Instructions for the task:
Give back the data below exactly as it was given.

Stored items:

-=-=-

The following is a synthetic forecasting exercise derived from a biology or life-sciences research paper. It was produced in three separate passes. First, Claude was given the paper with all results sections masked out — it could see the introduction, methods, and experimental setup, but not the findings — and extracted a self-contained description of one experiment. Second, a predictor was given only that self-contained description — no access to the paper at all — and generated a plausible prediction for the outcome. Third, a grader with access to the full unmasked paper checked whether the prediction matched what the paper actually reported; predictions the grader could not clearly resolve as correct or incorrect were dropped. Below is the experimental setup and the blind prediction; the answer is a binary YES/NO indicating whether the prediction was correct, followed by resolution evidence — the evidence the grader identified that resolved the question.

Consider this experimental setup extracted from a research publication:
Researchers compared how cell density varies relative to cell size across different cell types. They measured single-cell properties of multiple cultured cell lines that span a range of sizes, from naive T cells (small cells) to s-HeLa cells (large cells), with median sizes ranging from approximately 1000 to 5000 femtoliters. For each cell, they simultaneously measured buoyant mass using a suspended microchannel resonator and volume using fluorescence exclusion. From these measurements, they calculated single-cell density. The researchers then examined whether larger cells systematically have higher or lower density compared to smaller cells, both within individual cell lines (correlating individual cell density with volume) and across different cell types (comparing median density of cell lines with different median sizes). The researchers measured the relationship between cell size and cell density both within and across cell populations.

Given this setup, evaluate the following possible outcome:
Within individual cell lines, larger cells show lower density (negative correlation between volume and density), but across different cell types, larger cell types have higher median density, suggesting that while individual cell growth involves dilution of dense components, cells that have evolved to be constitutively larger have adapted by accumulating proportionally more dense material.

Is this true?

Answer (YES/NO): NO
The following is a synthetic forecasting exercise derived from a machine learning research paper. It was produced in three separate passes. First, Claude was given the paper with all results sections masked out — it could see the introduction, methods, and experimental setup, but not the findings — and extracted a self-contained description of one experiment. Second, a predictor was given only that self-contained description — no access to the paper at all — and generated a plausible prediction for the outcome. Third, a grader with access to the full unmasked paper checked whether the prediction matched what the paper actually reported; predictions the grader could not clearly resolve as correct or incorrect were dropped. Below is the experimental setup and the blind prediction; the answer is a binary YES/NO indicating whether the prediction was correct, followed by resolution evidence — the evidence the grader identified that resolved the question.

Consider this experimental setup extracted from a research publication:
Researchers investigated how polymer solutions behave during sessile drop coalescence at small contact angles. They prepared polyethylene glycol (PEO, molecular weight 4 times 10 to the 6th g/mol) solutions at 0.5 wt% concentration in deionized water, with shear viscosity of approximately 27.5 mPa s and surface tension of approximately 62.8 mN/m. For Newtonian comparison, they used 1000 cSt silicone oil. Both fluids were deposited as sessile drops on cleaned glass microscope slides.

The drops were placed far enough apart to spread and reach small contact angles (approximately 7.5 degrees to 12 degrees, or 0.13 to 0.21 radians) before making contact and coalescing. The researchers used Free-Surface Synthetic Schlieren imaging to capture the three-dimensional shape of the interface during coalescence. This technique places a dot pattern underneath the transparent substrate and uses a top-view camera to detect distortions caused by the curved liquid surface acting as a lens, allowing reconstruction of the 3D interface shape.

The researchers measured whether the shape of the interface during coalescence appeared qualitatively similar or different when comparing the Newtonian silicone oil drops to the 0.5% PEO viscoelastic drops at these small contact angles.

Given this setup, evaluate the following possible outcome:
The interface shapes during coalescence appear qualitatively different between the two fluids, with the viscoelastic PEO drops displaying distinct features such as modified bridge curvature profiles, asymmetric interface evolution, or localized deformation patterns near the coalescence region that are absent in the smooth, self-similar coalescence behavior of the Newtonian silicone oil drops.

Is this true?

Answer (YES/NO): NO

-=-=-

Response area:
The following is a synthetic forecasting exercise derived from a biology or life-sciences research paper. It was produced in three separate passes. First, Claude was given the paper with all results sections masked out — it could see the introduction, methods, and experimental setup, but not the findings — and extracted a self-contained description of one experiment. Second, a predictor was given only that self-contained description — no access to the paper at all — and generated a plausible prediction for the outcome. Third, a grader with access to the full unmasked paper checked whether the prediction matched what the paper actually reported; predictions the grader could not clearly resolve as correct or incorrect were dropped. Below is the experimental setup and the blind prediction; the answer is a binary YES/NO indicating whether the prediction was correct, followed by resolution evidence — the evidence the grader identified that resolved the question.

Consider this experimental setup extracted from a research publication:
Researchers compared how cell density varies relative to cell size across different cell types. They measured single-cell properties of multiple cultured cell lines that span a range of sizes, from naive T cells (small cells) to s-HeLa cells (large cells), with median sizes ranging from approximately 1000 to 5000 femtoliters. For each cell, they simultaneously measured buoyant mass using a suspended microchannel resonator and volume using fluorescence exclusion. From these measurements, they calculated single-cell density. The researchers then examined whether larger cells systematically have higher or lower density compared to smaller cells, both within individual cell lines (correlating individual cell density with volume) and across different cell types (comparing median density of cell lines with different median sizes). The researchers measured the relationship between cell size and cell density both within and across cell populations.

Given this setup, evaluate the following possible outcome:
Within individual cell lines, larger cells show lower density (negative correlation between volume and density), but across different cell types, larger cell types have higher median density, suggesting that while individual cell growth involves dilution of dense components, cells that have evolved to be constitutively larger have adapted by accumulating proportionally more dense material.

Is this true?

Answer (YES/NO): NO
The following is a synthetic forecasting exercise derived from a machine learning research paper. It was produced in three separate passes. First, Claude was given the paper with all results sections masked out — it could see the introduction, methods, and experimental setup, but not the findings — and extracted a self-contained description of one experiment. Second, a predictor was given only that self-contained description — no access to the paper at all — and generated a plausible prediction for the outcome. Third, a grader with access to the full unmasked paper checked whether the prediction matched what the paper actually reported; predictions the grader could not clearly resolve as correct or incorrect were dropped. Below is the experimental setup and the blind prediction; the answer is a binary YES/NO indicating whether the prediction was correct, followed by resolution evidence — the evidence the grader identified that resolved the question.

Consider this experimental setup extracted from a research publication:
Researchers investigated how polymer solutions behave during sessile drop coalescence at small contact angles. They prepared polyethylene glycol (PEO, molecular weight 4 times 10 to the 6th g/mol) solutions at 0.5 wt% concentration in deionized water, with shear viscosity of approximately 27.5 mPa s and surface tension of approximately 62.8 mN/m. For Newtonian comparison, they used 1000 cSt silicone oil. Both fluids were deposited as sessile drops on cleaned glass microscope slides.

The drops were placed far enough apart to spread and reach small contact angles (approximately 7.5 degrees to 12 degrees, or 0.13 to 0.21 radians) before making contact and coalescing. The researchers used Free-Surface Synthetic Schlieren imaging to capture the three-dimensional shape of the interface during coalescence. This technique places a dot pattern underneath the transparent substrate and uses a top-view camera to detect distortions caused by the curved liquid surface acting as a lens, allowing reconstruction of the 3D interface shape.

The researchers measured whether the shape of the interface during coalescence appeared qualitatively similar or different when comparing the Newtonian silicone oil drops to the 0.5% PEO viscoelastic drops at these small contact angles.

Given this setup, evaluate the following possible outcome:
The interface shapes during coalescence appear qualitatively different between the two fluids, with the viscoelastic PEO drops displaying distinct features such as modified bridge curvature profiles, asymmetric interface evolution, or localized deformation patterns near the coalescence region that are absent in the smooth, self-similar coalescence behavior of the Newtonian silicone oil drops.

Is this true?

Answer (YES/NO): NO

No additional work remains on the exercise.